══ DATASET EXTRACT ══

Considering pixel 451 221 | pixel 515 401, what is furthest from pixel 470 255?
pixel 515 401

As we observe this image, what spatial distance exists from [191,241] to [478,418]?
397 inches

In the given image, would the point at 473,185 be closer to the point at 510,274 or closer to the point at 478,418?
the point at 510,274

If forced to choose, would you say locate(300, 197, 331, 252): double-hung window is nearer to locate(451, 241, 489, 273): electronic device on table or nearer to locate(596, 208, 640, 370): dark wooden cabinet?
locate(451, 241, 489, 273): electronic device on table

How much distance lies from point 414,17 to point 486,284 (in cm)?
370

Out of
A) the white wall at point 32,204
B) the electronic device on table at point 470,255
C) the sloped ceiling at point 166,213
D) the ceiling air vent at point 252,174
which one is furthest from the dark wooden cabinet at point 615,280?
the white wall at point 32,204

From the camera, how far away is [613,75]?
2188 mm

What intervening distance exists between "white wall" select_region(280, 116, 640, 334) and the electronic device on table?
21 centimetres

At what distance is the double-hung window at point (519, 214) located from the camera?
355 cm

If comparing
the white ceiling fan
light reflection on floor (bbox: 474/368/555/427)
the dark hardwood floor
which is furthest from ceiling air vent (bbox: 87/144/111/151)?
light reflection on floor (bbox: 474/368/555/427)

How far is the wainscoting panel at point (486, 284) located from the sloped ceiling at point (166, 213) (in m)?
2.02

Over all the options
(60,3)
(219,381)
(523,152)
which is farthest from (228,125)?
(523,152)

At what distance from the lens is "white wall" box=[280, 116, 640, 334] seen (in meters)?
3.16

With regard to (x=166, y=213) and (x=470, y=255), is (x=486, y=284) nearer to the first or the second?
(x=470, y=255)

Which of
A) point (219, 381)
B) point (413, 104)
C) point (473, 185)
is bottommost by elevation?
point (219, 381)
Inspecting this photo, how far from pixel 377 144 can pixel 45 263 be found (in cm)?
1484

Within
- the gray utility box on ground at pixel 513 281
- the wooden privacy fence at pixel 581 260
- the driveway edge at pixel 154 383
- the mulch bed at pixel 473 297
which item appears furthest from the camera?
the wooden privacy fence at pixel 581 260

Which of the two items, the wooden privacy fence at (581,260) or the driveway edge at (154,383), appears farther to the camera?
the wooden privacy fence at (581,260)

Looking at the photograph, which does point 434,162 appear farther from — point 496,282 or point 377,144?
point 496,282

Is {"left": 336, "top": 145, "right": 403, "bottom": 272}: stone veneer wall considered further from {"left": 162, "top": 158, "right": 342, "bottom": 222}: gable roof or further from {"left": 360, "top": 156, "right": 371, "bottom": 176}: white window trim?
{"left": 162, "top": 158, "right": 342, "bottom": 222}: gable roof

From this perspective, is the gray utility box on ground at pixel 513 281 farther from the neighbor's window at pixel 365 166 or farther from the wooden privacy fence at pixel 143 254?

═══

## WORK TO DO
Reproduce all of the entries above verbatim, keeping every line break and character unchanged.

## TASK SOLUTION
Considering pixel 451 221 | pixel 515 401, what is furthest from pixel 470 255?
pixel 515 401

As we observe this image, what spatial distance exists from [191,241] to [478,418]?
397 inches

In the given image, would the point at 473,185 be closer to the point at 510,274 or closer to the point at 478,418?
the point at 510,274

If forced to choose, would you say locate(300, 197, 331, 252): double-hung window is nearer to locate(451, 241, 489, 273): electronic device on table or nearer to locate(596, 208, 640, 370): dark wooden cabinet?
locate(451, 241, 489, 273): electronic device on table

How much distance lies from point 414,17 to point 486,284 (in cm)?
370

Out of
A) the white wall at point 32,204
B) the electronic device on table at point 470,255
C) the sloped ceiling at point 166,213
D) the ceiling air vent at point 252,174
which one is furthest from the dark wooden cabinet at point 615,280?
the white wall at point 32,204

From the camera, how far away is [613,75]?
2188 mm

What intervening distance exists between "white wall" select_region(280, 116, 640, 334) and the electronic device on table?
21 centimetres

At what distance is the double-hung window at point (519, 214) located from the camera?
355 cm

If comparing
the white ceiling fan
light reflection on floor (bbox: 474/368/555/427)
the dark hardwood floor
which is furthest from ceiling air vent (bbox: 87/144/111/151)?
light reflection on floor (bbox: 474/368/555/427)

How far is the wainscoting panel at point (486, 284) located from the sloped ceiling at point (166, 213) (in m)?
2.02

Over all the options
(60,3)
(219,381)
(523,152)
which is farthest from (228,125)?
(523,152)

At what distance from the lens is "white wall" box=[280, 116, 640, 334] seen (in meters)?
3.16

With regard to (x=166, y=213) and (x=470, y=255), is (x=486, y=284) nearer to the first or the second?
(x=470, y=255)

Which of
A) point (219, 381)
B) point (413, 104)
C) point (473, 185)
is bottommost by elevation?
point (219, 381)
Inspecting this photo, how far from pixel 377 144 can pixel 45 263 be found (in cm)?
1484

Within
- the gray utility box on ground at pixel 513 281
- the wooden privacy fence at pixel 581 260
- the driveway edge at pixel 154 383
- the mulch bed at pixel 473 297
which item appears furthest from the camera?
the wooden privacy fence at pixel 581 260

Which of the two items, the wooden privacy fence at (581,260) or the driveway edge at (154,383), appears farther to the camera?
the wooden privacy fence at (581,260)

Looking at the photograph, which does point 434,162 appear farther from — point 496,282 or point 377,144?
point 496,282

Is {"left": 336, "top": 145, "right": 403, "bottom": 272}: stone veneer wall considered further from {"left": 162, "top": 158, "right": 342, "bottom": 222}: gable roof or further from {"left": 360, "top": 156, "right": 371, "bottom": 176}: white window trim?
{"left": 162, "top": 158, "right": 342, "bottom": 222}: gable roof

From this perspective, is the gray utility box on ground at pixel 513 281 farther from the neighbor's window at pixel 365 166 or farther from the wooden privacy fence at pixel 143 254?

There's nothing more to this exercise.